My question is how come many pointed out that Force Max over poses/shifts OFF plays significant role in 2D classification for small proteins. Why I got smooth balls in the end? How can I further improve the quality of 2D classification and get rid of the streaky features? Is it due to wrong CTF or CTF dislocation, given the big enough boxes size?
I have found that using Force Max over poses/shifts OFF is very useful but you should definitely increase the number of EM-iterations to avoid the sphere issue you are getting. At least for me that solves the problem, try at least 40 iterations (I have even used 60) and hopefully, they will end up aligning.
Hello! Very interesting post. Jamon, have you applied a high pass filter (40 - 80 A)? With such a small particle, it must be hard to get the ice thin enough… By using the Manual Curation in CS, can you tell if the ice thickness defines good and bad classes?
In my case, using a tight box during extraction worked better than having a large box with a tight mask, but 1) I am a beginner so I am probably doing something wrong; 2) my particles are elongated, not globular like yours.
Thanks for all the inputs. I did test several rounds and let the previous job (2) running for a while with Force Max over poses/shifts OFF, EM-iteration 20 and Batchsize per class 200. It was obvious that stuck in some local minimal
I test again yesterday with your suggestions Force Max over poses/shifts OFF, EM-iteration 40 and Batchsize per class 400. The situation imporved a lot which surprised me since I have used similar parameters before. Not sure where went wrong.

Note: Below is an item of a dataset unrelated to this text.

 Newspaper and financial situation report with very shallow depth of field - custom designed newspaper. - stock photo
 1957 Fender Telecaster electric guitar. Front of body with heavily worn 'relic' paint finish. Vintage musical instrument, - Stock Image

Hi @jamon, indeed as @olibclarke mentioned, turning off Force-max can make a substantial difference especially after more iterations with a larger batch. All these changes make the algorithm slower.
We are working on improving the tuning of 2D classification so that the job can figure out the right strategy on it’s own, but it is quite difficult to determine the best parameters from the data without running for many iterations.

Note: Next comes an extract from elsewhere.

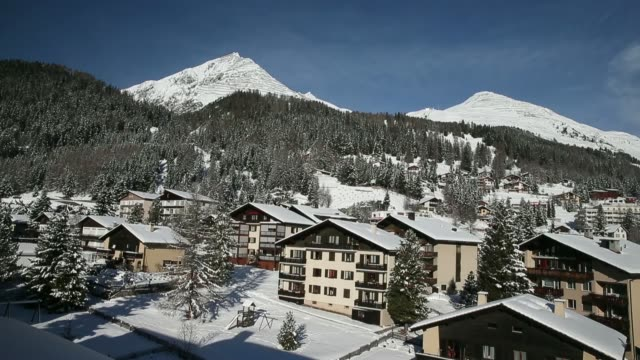 wide high angle views construction cranes rise above a building site and snow covered houses in the town of davos, switzerland, on saturday, jan. 18... - intercontinental hotels group stock videos & royalty-free footage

There are several factors that affect what will happen early on in 2D classification and whether or not the algorithm can converge immediately or will first move towards spheres and then slowly converge from there. The main considerations are the the overall SNR, the alignable features present in the data, and the type/statistics of the noise in the data (Gaussian shot noise, structured noise, contaminants/denatured protein at the air-water interface, etc). It’s quite difficult to tune smartly around all these.